[EXTRACT TO READ]
--

Hey, Happy New Year. Today, proma is officially GA.

This came later than I expected, but compared to the project’s current complexity, it’s actually reasonable. Moreover, it happens to be on New Year’s Day, so it’s also auspicious.

Preliminary work is nearing its end. What needs to be done next is to check the remaining bugs in preliminary projects, conduct multiple full tests, and ensure operational stability.

After everything is complete, proma and uncover can be sent to GitHub actions.

February 5

proma’s existing code is already perfected. Unless major changes are needed, there shouldn’t be much left to touch.

I established a private repo to test actions. This thing can’t be expected to succeed the first time.

However, when the program was more than halfway through, bad news came. The program on actions threw a weird error. Because the process exited abnormally, actions directly interrupted the subsequent packaging and uploading process, forcing me to spend another hour or two doing full testing on my own computer.

--

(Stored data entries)
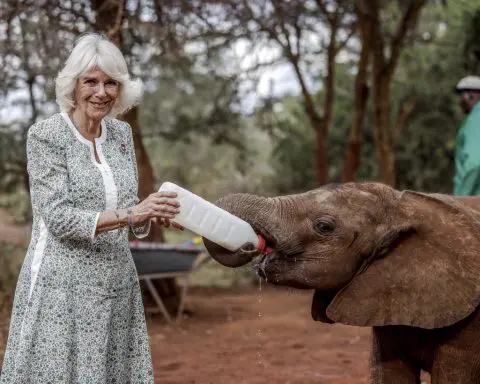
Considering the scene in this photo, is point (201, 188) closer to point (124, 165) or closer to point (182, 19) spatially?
point (182, 19)

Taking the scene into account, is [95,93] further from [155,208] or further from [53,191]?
[155,208]

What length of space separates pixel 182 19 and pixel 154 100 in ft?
44.0

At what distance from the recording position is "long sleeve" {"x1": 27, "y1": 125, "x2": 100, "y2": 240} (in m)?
4.06

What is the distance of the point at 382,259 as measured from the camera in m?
4.66

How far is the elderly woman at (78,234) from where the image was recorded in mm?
4105

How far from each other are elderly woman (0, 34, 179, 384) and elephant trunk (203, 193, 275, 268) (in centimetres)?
39

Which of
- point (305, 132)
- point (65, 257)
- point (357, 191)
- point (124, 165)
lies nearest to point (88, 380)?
point (65, 257)

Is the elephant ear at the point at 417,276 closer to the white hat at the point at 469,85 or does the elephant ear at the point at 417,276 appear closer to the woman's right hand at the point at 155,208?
the woman's right hand at the point at 155,208

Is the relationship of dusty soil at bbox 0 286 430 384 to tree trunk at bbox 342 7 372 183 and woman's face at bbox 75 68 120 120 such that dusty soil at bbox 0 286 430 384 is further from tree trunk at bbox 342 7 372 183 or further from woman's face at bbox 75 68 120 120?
woman's face at bbox 75 68 120 120

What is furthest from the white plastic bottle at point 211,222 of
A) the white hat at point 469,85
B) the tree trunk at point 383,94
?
the tree trunk at point 383,94

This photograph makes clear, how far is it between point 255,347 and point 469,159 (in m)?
3.06

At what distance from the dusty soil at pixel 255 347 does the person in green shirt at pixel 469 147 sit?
171 centimetres

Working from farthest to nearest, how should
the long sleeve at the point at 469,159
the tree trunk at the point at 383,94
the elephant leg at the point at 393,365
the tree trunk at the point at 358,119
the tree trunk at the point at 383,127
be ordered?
the tree trunk at the point at 358,119 → the tree trunk at the point at 383,127 → the tree trunk at the point at 383,94 → the long sleeve at the point at 469,159 → the elephant leg at the point at 393,365

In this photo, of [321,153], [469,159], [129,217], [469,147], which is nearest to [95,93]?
[129,217]
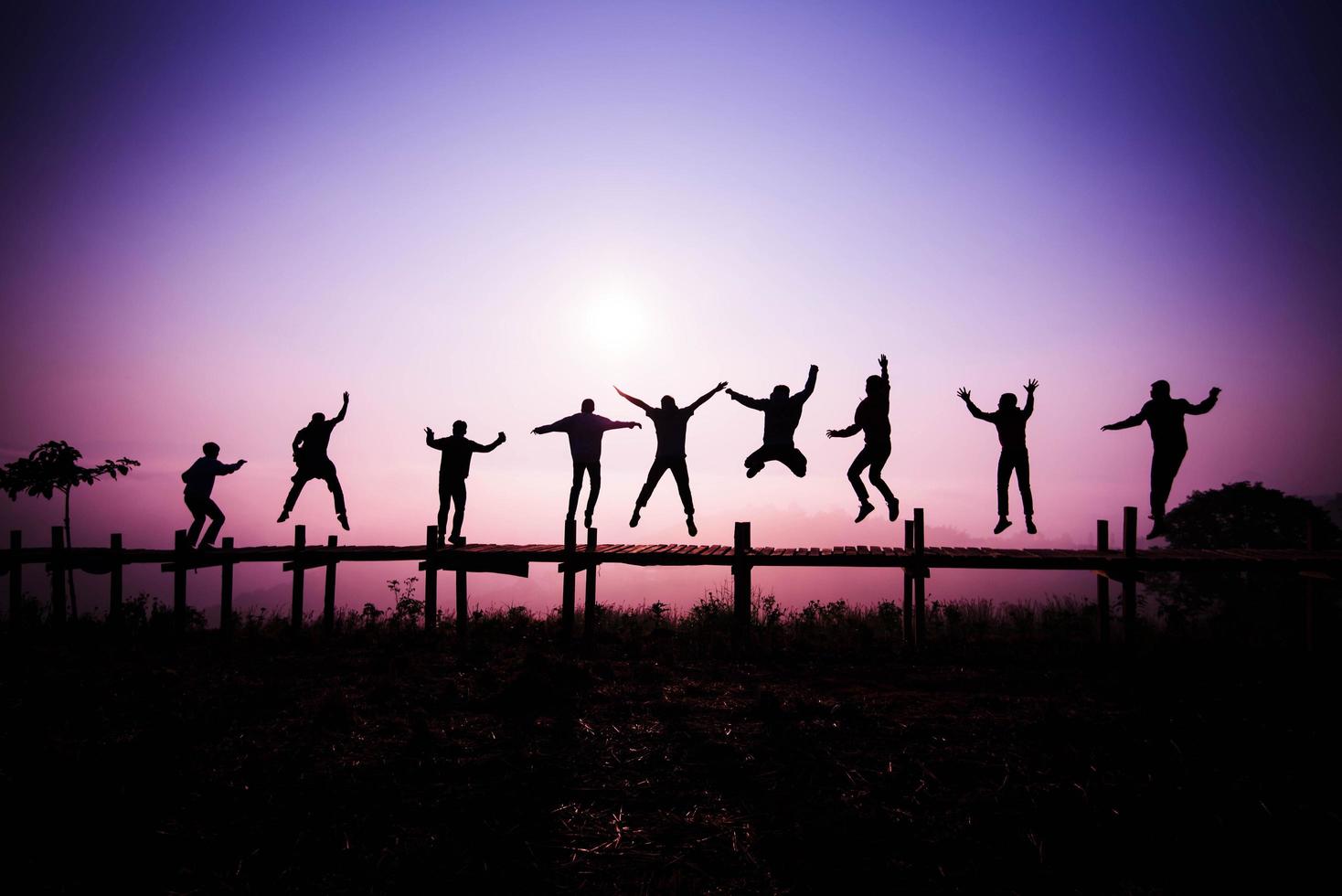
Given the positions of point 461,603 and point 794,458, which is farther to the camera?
point 461,603

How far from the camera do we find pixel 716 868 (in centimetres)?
442

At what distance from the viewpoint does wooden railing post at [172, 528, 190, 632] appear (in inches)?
571

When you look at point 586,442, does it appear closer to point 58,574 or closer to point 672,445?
point 672,445

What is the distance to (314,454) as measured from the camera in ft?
44.0

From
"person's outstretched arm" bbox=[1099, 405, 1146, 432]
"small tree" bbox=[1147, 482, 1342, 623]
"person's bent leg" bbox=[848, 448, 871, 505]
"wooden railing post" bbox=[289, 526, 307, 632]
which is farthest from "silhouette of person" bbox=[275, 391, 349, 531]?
"small tree" bbox=[1147, 482, 1342, 623]

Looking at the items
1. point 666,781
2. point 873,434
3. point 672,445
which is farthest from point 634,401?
point 666,781

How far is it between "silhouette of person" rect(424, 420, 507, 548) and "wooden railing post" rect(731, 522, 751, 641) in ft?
16.0

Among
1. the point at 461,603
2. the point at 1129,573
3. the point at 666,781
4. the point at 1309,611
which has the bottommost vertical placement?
the point at 666,781

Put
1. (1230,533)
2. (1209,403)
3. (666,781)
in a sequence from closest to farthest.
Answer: (666,781)
(1209,403)
(1230,533)

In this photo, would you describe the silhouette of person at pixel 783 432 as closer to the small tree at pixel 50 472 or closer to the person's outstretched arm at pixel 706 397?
the person's outstretched arm at pixel 706 397

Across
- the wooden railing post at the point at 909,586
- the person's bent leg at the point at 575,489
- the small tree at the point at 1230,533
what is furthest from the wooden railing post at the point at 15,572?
the small tree at the point at 1230,533

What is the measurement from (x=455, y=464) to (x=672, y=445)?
4225mm

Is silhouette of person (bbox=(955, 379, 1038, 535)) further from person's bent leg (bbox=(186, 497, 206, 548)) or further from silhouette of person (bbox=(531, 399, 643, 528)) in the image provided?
person's bent leg (bbox=(186, 497, 206, 548))

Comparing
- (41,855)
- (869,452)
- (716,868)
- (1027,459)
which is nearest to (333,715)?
(41,855)
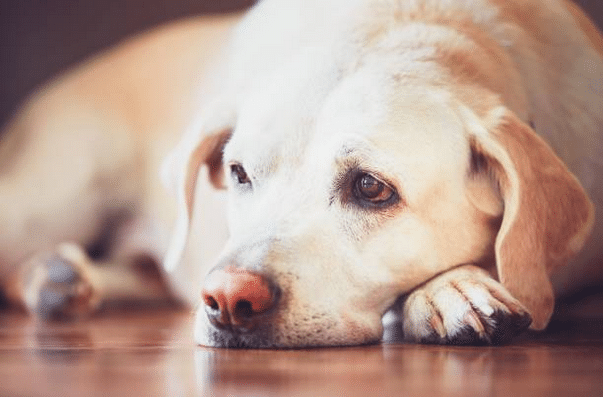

--

Copy everything in the development log from "This came later" down to "ensure operational stability.", swapping "auspicious" for "fortunate". The records are not required for this work.

This came later than I expected, but compared to the project’s current complexity, it’s actually reasonable. Moreover, it happens to be on New Year’s Day, so it’s also fortunate.

Preliminary work is nearing its end. What needs to be done next is to check the remaining bugs in preliminary projects, conduct multiple full tests, and ensure operational stability.